Facebook will soon open its first engineering office outside of the United States with a new facility in London with a focus on mobile products. The new office will open as Facebook puts increased emphasis on improving its mobile applications and overall presence in mobile.

Facebook is looking to improve its mobile applications.

Facebook will initially recruit around two-dozen developers to the team, which will be lead by Philip Su, an engineer who joined the social network from Microsoft in 2010.

"Our team in London will start small, focusing on building a core of great engineers, and then grow over time and eventually focus on building products in key areas like mobile and platform," Su wrote in a company post on Facebook.

Su said the firm had decided on creating a London-based engineering office because of its "vibrant local startup community with lots of great technical talent." Su also said the office will "grow over time and eventually focus on building products in key areas like mobile and platform."

This new office will also have responsibility for attracting third-party app developers to use the Facebook mobile platform, a sector that is already heavily courted by Google, Apple and others.

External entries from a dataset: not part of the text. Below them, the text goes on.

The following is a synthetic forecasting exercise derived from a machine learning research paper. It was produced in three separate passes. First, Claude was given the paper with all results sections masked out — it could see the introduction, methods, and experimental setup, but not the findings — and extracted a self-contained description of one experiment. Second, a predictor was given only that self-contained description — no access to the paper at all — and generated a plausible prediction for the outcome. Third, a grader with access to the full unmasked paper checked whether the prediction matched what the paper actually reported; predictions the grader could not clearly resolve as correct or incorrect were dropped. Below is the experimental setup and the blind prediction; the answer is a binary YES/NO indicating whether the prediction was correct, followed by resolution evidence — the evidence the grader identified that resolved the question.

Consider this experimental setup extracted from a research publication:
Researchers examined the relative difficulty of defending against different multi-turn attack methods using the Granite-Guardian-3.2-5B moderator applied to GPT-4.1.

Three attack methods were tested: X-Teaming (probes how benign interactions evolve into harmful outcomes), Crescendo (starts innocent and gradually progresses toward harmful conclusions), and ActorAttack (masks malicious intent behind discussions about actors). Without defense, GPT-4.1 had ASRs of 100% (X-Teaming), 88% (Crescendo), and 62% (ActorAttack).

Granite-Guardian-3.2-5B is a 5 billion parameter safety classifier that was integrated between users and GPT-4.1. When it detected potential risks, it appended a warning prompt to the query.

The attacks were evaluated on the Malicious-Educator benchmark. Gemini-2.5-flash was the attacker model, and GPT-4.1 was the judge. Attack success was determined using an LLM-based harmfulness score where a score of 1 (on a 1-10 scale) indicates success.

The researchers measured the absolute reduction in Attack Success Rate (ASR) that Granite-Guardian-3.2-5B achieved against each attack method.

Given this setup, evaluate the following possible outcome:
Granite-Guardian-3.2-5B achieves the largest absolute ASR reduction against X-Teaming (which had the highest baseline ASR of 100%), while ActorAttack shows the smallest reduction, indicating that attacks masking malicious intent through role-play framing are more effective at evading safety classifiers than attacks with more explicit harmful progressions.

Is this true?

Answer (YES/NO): NO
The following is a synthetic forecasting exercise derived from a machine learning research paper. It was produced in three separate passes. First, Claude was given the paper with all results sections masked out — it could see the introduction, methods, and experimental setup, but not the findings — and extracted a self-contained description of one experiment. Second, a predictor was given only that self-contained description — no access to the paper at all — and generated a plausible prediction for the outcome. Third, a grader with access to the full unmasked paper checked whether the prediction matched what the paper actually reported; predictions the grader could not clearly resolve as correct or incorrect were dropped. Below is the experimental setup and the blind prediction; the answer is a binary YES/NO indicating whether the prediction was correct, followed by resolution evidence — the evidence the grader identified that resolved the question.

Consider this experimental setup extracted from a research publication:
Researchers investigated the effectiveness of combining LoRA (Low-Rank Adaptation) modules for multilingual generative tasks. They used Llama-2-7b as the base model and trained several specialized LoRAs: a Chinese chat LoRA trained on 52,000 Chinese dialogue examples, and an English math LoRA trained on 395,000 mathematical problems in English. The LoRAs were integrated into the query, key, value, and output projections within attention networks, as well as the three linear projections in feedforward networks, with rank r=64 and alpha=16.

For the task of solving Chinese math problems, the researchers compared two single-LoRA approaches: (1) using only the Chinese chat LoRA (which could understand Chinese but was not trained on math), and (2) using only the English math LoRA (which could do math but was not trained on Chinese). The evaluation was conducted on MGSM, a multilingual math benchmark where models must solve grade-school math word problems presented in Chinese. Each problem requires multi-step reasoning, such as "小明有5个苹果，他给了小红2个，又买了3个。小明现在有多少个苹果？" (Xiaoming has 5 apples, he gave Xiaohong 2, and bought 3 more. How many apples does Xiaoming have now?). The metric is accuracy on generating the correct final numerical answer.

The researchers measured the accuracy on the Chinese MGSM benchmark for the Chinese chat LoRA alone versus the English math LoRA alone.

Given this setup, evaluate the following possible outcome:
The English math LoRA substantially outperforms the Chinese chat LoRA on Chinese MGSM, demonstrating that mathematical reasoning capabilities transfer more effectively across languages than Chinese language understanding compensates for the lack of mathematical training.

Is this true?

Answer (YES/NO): YES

Ahead of its initial public offering in May, Facebook detailed its shortcomings in monetising its presence in mobile. In securities filings at the time, Facebook explained that increasing its mobile base, and specifically the shift of users from the ad-supported Web version to its apps, could potentially hurt its business model and long-term revenue goals.

Facebook boasts more than 901 million users worldwide, up 33 percent from 680 million a year ago, with 488 million users accessing the site via mobile device each month. However, Facebook co-founder and CEO Mark Zuckerberg said in May that improving the social networking giant's mobile application is his "first priority" for 2012.

Facebook will need to address criticism of its mobile applications as "slow," "inconsistent" and having "tons of bugs," reports the Daily Telegraph.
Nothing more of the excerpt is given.